Requirement A ::
Please summarize the court opinion below in two sentences.

Opinion
Case: 1:15-cv-01471 (G Deck)
09-01-2015
Assigned To : Unassigned
Assign. Date : 9/9/2015
Description: Habeas Corpus/2241
MEMORANDUM OPINION
This matter is before the Court on petitioner's "Habeas Corpus Petition Pursuant to [28] U.S.C. §2254." For the reasons discussed below, the petition will be denied.
In the Superior Court of the District of Columbia, petitioner was convicted by a jury on March 8, 1995, and was sentenced to three concurrent terms of imprisonment: 30 years to life for first degree murder while armed, one year for carrying a pistol without a license, and five to 15 years for possession of a firearm during a crime of violence. See Pet. at 5-6. On May 12, 1999, the District of Columbia Court of Appeals affirmed his conviction on direct appeal. Id. at 6. Since then, petitioner persistently has challenged his conviction and sentence. For example, on September 17, 1997, petitioner, by counsel, filed a motion under D.C. Code § 23-110 in the Superior Court alleging ineffective assistance of trial counsel; this motion was denied on November 16, 1998. Pet. at 7. He was no more successful with the second and third § 23-110 motions he filed in the Superior Court, see id. at 7-8, or his motion in the Court of Appeals to recall the mandate, id. at 6, or the habeas petition under 28 U.S.C. § 2254 filed in the United States District Court for the Eastern District of Kentucky, see Pet. at 9, or the habeas petition under 28 U.S.C. § 2241 he filed in the United States District Court for the District of New Jersey, see Pet. at 9-10.

Task data ::
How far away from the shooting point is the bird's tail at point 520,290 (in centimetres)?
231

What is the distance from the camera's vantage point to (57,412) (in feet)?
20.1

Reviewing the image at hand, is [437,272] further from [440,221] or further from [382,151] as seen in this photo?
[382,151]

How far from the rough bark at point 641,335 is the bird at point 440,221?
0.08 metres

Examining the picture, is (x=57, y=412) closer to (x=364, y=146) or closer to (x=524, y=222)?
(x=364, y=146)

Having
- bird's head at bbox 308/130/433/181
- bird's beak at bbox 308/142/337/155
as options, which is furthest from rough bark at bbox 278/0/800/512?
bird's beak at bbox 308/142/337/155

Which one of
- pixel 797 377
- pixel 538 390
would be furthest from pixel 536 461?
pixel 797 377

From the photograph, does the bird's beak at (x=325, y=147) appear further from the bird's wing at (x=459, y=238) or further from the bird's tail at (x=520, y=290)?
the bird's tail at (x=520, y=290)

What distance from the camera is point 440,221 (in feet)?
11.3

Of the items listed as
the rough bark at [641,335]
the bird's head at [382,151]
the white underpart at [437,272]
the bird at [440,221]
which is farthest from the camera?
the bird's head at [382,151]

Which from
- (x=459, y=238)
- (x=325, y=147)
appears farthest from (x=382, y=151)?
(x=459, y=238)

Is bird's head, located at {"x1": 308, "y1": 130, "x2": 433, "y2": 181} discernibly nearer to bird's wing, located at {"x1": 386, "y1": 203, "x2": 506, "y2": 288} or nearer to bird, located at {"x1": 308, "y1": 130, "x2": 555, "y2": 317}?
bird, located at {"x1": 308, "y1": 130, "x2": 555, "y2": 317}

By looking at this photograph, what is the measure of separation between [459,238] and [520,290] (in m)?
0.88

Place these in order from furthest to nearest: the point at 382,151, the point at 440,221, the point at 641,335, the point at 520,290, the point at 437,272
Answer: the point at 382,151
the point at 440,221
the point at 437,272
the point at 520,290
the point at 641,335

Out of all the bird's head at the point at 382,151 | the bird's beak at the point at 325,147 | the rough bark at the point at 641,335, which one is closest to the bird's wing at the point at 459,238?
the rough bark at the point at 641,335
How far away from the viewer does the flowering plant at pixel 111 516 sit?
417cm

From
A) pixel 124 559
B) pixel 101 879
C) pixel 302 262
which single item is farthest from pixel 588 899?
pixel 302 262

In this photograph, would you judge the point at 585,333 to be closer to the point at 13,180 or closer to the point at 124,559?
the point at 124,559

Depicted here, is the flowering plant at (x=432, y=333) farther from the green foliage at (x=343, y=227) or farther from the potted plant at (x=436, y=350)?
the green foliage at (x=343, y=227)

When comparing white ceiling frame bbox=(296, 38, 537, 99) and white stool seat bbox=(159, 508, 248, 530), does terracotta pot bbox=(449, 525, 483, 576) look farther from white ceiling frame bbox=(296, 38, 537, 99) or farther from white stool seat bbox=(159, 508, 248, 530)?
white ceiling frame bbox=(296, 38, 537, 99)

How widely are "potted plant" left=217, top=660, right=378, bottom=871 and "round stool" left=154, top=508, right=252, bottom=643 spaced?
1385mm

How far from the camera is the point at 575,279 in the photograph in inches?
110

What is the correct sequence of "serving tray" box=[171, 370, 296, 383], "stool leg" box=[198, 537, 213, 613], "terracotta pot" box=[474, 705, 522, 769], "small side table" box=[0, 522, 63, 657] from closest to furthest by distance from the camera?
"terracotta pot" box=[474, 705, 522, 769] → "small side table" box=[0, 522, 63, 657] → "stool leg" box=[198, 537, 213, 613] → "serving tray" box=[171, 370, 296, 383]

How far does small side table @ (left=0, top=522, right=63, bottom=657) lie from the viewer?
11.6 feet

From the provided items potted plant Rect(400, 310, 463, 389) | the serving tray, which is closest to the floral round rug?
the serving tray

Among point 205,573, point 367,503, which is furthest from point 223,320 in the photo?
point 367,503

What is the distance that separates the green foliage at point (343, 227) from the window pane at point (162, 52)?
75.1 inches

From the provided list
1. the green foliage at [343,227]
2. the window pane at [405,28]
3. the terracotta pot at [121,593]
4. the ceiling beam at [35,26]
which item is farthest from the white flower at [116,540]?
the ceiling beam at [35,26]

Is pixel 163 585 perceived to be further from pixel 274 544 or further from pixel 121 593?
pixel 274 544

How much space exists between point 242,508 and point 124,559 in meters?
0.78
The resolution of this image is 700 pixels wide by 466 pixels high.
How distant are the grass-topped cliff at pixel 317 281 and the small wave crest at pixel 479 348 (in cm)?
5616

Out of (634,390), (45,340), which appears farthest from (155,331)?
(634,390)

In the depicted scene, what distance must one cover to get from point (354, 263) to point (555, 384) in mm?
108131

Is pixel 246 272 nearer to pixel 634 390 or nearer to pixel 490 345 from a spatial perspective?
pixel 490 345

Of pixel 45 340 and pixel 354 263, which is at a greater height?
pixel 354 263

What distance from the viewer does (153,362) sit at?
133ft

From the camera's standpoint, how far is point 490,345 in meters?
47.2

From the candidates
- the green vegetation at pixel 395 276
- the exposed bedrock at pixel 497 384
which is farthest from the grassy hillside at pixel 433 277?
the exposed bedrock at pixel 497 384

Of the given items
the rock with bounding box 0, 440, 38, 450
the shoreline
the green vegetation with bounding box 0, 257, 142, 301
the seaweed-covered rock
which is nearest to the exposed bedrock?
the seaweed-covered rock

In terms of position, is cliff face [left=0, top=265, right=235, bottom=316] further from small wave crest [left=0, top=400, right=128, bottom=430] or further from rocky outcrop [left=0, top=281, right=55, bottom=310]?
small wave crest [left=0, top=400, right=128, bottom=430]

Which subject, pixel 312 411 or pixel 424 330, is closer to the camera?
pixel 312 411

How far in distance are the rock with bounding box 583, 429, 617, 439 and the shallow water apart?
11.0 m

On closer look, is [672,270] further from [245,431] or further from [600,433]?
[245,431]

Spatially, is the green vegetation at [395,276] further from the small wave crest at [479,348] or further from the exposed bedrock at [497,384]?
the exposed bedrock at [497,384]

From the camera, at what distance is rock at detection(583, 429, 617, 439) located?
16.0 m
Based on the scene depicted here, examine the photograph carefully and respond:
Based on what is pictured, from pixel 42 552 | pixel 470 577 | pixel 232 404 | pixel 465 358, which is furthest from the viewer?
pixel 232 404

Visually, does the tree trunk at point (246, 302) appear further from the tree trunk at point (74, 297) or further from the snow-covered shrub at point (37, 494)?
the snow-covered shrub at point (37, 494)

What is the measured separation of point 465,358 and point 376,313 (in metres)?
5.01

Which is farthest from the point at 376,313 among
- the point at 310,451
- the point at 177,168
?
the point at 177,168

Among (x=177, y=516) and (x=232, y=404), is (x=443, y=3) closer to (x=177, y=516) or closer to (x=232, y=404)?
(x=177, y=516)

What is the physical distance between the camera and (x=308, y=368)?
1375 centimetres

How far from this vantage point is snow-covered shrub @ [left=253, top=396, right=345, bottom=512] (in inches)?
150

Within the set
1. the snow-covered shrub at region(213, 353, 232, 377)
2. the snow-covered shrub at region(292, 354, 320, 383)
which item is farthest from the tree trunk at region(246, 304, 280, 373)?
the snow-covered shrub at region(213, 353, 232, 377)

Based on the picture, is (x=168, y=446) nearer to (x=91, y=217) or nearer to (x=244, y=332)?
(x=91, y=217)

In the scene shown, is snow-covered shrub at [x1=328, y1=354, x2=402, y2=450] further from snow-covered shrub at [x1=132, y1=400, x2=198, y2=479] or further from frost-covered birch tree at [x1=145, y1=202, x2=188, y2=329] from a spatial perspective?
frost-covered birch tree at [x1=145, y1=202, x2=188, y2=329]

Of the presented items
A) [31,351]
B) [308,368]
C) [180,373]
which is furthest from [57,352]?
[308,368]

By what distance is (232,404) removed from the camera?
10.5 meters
==
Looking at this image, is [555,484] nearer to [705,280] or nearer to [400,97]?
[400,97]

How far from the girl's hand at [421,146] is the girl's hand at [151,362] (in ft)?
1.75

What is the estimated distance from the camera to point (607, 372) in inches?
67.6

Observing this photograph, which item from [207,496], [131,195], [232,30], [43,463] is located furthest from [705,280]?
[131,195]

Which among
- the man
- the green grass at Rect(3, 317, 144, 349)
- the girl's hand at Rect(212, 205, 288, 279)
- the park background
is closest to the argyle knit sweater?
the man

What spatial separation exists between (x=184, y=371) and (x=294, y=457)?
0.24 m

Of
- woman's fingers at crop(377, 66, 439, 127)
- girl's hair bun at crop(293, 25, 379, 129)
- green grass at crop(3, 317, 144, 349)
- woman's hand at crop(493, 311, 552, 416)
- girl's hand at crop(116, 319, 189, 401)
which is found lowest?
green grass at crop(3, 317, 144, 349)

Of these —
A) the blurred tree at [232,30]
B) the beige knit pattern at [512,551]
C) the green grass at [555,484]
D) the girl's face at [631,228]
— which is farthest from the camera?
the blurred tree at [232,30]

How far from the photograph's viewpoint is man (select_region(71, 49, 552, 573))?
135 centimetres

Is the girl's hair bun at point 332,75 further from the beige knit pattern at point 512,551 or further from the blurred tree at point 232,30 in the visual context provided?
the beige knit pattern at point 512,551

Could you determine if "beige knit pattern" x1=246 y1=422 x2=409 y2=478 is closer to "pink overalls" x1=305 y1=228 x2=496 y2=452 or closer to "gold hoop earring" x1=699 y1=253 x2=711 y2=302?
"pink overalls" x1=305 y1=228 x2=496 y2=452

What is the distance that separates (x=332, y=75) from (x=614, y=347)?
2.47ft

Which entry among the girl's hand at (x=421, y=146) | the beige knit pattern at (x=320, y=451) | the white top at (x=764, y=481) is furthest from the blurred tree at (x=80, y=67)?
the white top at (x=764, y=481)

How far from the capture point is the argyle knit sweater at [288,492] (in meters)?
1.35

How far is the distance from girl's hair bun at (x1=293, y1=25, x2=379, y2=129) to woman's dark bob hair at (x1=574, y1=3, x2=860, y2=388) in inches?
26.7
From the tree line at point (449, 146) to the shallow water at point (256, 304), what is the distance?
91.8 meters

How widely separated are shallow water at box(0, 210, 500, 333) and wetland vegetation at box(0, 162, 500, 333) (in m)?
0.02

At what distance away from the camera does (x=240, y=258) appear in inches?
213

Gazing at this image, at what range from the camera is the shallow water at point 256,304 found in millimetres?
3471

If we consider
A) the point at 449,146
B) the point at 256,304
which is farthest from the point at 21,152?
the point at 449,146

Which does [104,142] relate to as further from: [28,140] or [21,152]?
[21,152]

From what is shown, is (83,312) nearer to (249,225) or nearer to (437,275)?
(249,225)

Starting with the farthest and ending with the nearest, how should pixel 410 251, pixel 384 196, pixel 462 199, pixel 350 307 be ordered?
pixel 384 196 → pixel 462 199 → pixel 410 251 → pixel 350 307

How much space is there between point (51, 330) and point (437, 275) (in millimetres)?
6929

Requirement B ::
How many lines of the records contain the word "farther"? Reply with the number alone.

Output A ::
The Court will deny the petitioner's habeas corpus petition challenging his March 8, 1995 jury conviction in the Superior Court of the District of Columbia for first degree murder while armed, carrying a pistol without a license, and possession of a firearm during a crime of violence, for which he received three concurrent terms including 30 years to life. The District of Columbia Court of Appeals affirmed the conviction on May 12, 1999, and his other challenges also failed: three § 23-110 motions, a motion to recall the mandate, and habeas petitions in federal district courts in Kentucky and New Jersey.

Output B ::
2